───── Study text

Black Light Therapy
Complete Control Productions, 2011
Infiltrator’s LP comes shrouded in the sort of myths which usually accompany black metal releases. An anonymous collective of Swedes recorded harsh soundscapes to cassette, left them to molder for twenty years, then revisited them and applied further textures. The whispers of time in mental institutions in the interim are almost to be expected.
I’ve no idea what’s fact and what’s fiction when it comes to Black Light Therapy‘s origins, but it certainly sounds like the end result of the above story, and that’s really what matters more than empirical reality in cases like these. Its seven tracks are built on a foundation of muted, rumbling noise which recalls both comparatively recent developments in ambient black metal and the classic power electronics tradition which it claims as its lineage. Vocals and less abrasive electronics (presumably the recent additions) are blended in expertly.
In a sense, this dynamic between harsh, seemingly random sonic chaos and more composed and subtle elements might make Black Light Therapy some folks’ Platonic ideal of any record which touches upon the undefinable borders of whatever one categorizes as noise music. It’s likely to terrify and repulse those unfamiliar with such aggressive and uncompromising cacophony (again, staying true to the isolationist dogma of classic power electronics cassette culture), while never ceasing to be engaging, immersive, and possibly even relaxing to aficionados, who might find parallels with, say, Mark Spybey’s early Dead Voices On Air work or the the less rhythmic areas of the Cold Meat Industry catalog.
So often music of this sort couches itself within the categories of either ritual or endurance test; respectively, the listener is promised that he or she either will be transported into an altered state precisely crafted by the musical alchemist, or will emerge from combat with the record battered yet stronger for the conflict. The promotional copy cites the former as this record’s purpose, but I don’t think that’s its primary strength. Rather, Black Light Therapy deserves praise purely on the basis of its craft and composition. It’s rare that one gets such a satisfying listen out of this type of stuff, fer chrissakes. For all of the external hoopla about its creation myth, Black Light Therapy is a work which demands careful, repeat listening solely on its own intrinsic merits.

──────────

● **Action item A**:
According to the review, how many tracks are on Black Light Therapy?
● **Action item B**:
Update the review between "In a sense, this" and "Meat Industry catalog.", inclusive, replacing "aficionados" with "devoted fans".
Use only the review as your source.

───── Information supplied

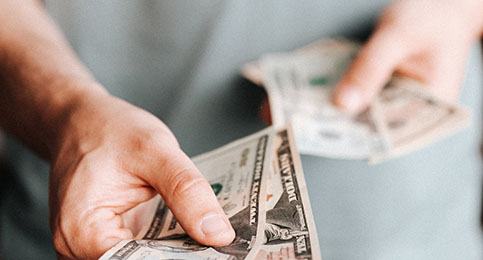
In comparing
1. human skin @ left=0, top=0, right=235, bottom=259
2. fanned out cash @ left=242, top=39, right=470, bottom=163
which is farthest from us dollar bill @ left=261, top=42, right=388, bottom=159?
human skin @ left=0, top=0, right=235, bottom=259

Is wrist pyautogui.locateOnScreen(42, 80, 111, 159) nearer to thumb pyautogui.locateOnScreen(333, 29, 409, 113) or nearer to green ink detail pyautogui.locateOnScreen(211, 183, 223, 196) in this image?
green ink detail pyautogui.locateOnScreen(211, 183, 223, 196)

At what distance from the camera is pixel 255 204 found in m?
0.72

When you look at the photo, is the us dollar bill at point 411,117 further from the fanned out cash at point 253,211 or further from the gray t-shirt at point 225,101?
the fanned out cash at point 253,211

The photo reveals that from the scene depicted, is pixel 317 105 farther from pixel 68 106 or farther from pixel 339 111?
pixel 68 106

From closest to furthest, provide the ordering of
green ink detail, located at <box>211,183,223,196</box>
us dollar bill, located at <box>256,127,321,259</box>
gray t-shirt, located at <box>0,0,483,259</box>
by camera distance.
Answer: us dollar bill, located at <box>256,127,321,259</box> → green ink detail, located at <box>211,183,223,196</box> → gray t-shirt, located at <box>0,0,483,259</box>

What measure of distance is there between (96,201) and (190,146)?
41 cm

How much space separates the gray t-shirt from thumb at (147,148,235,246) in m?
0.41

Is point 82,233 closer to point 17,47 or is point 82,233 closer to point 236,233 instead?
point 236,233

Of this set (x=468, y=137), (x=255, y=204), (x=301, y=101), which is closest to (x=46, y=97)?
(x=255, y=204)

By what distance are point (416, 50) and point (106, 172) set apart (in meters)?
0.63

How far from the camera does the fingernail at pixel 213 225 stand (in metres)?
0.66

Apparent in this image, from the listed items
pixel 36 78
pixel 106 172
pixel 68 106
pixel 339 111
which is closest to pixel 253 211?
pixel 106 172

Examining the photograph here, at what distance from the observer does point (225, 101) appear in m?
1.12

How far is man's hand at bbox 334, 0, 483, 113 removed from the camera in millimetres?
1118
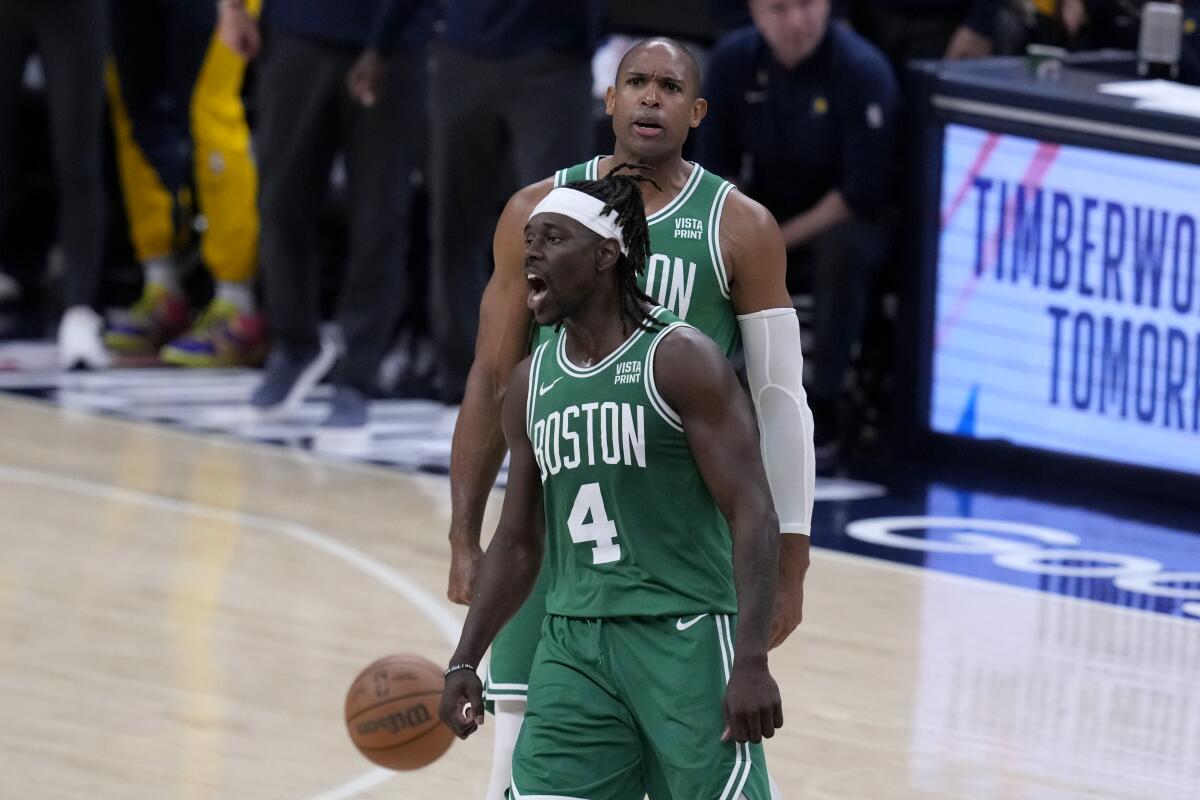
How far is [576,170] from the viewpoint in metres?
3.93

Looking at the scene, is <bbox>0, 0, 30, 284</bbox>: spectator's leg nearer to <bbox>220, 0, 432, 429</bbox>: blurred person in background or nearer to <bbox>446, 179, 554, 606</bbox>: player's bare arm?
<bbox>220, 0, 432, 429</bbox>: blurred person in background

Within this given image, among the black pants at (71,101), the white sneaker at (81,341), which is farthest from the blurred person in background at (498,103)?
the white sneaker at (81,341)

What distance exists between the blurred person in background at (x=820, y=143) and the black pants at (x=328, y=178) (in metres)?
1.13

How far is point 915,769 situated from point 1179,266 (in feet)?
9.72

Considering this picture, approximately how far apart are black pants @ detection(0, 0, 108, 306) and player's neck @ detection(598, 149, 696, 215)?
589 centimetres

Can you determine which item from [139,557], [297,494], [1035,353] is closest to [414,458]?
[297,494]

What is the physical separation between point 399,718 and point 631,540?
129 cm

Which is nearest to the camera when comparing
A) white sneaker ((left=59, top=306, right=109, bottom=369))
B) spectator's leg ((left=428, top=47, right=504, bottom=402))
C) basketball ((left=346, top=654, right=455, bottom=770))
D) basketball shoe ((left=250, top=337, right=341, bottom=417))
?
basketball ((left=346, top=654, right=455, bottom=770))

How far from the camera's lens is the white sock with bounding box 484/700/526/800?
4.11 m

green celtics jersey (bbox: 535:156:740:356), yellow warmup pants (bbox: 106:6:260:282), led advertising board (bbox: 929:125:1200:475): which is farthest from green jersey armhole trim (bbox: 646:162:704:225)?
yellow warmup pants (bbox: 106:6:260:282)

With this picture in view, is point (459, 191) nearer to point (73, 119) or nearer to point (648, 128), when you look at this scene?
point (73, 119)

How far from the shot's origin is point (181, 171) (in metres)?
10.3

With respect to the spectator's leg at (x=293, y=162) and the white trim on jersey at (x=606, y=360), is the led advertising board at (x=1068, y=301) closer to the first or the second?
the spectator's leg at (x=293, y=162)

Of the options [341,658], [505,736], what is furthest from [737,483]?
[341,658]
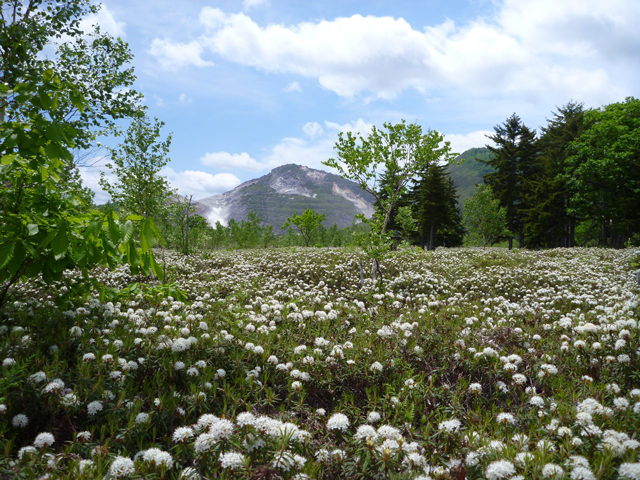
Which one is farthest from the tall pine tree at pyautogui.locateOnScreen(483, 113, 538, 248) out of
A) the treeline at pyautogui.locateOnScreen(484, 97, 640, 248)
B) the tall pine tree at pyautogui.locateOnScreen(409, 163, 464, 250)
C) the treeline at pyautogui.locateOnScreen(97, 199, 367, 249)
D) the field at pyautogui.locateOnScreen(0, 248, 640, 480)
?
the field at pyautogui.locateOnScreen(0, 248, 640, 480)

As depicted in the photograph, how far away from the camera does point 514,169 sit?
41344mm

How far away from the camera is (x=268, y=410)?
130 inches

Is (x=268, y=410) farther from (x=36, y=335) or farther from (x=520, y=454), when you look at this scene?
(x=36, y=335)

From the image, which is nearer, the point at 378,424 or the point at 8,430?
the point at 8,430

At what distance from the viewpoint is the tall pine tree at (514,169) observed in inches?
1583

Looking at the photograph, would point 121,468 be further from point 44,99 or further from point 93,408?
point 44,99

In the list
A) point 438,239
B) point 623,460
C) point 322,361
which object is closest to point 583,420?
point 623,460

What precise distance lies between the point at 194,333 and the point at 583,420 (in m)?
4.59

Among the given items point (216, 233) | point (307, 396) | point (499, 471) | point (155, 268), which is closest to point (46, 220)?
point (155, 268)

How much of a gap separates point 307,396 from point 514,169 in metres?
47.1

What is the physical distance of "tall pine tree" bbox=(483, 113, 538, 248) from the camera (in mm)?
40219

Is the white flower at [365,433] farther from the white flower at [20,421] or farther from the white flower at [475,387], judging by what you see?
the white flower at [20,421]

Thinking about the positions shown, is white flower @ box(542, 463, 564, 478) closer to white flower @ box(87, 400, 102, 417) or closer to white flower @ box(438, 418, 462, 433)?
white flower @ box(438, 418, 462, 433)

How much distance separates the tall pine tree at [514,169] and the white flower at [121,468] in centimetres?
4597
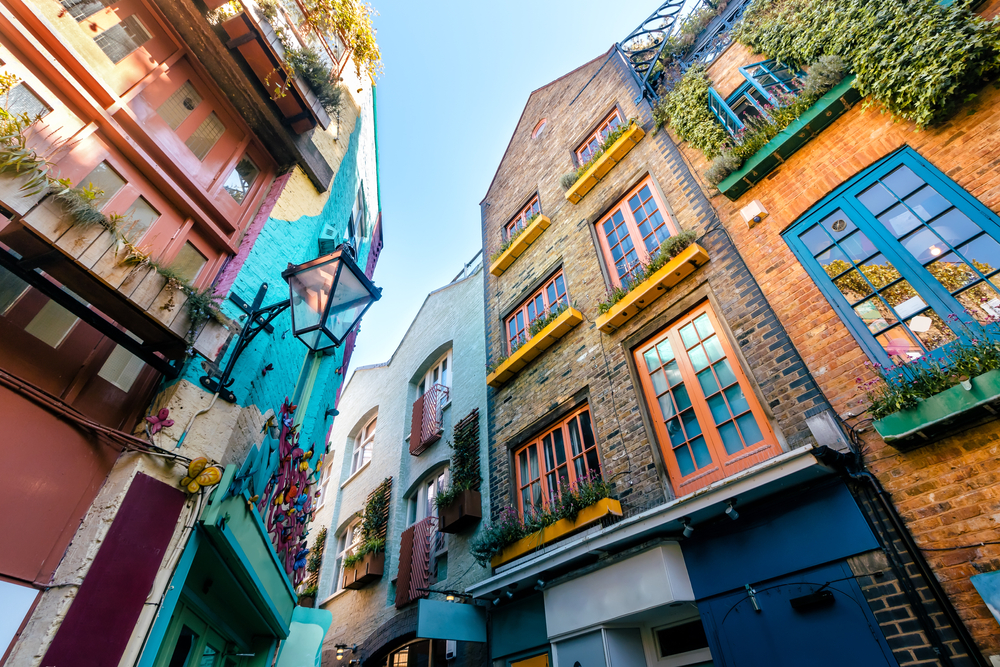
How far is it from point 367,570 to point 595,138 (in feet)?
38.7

──────────

● **Output A**:
Seven.

● **Output B**:
In a sense, this dynamic between harsh, seemingly random sonic chaos and more composed and subtle elements might make Black Light Therapy some folks’ Platonic ideal of any record which touches upon the undefinable borders of whatever one categorizes as noise music. It’s likely to terrify and repulse those unfamiliar with such aggressive and uncompromising cacophony (again, staying true to the isolationist dogma of classic power electronics cassette culture), while never ceasing to be engaging, immersive, and possibly even relaxing to devoted fans, who might find parallels with, say, Mark Spybey’s early Dead Voices On Air work or the the less rhythmic areas of the Cold Meat Industry catalog.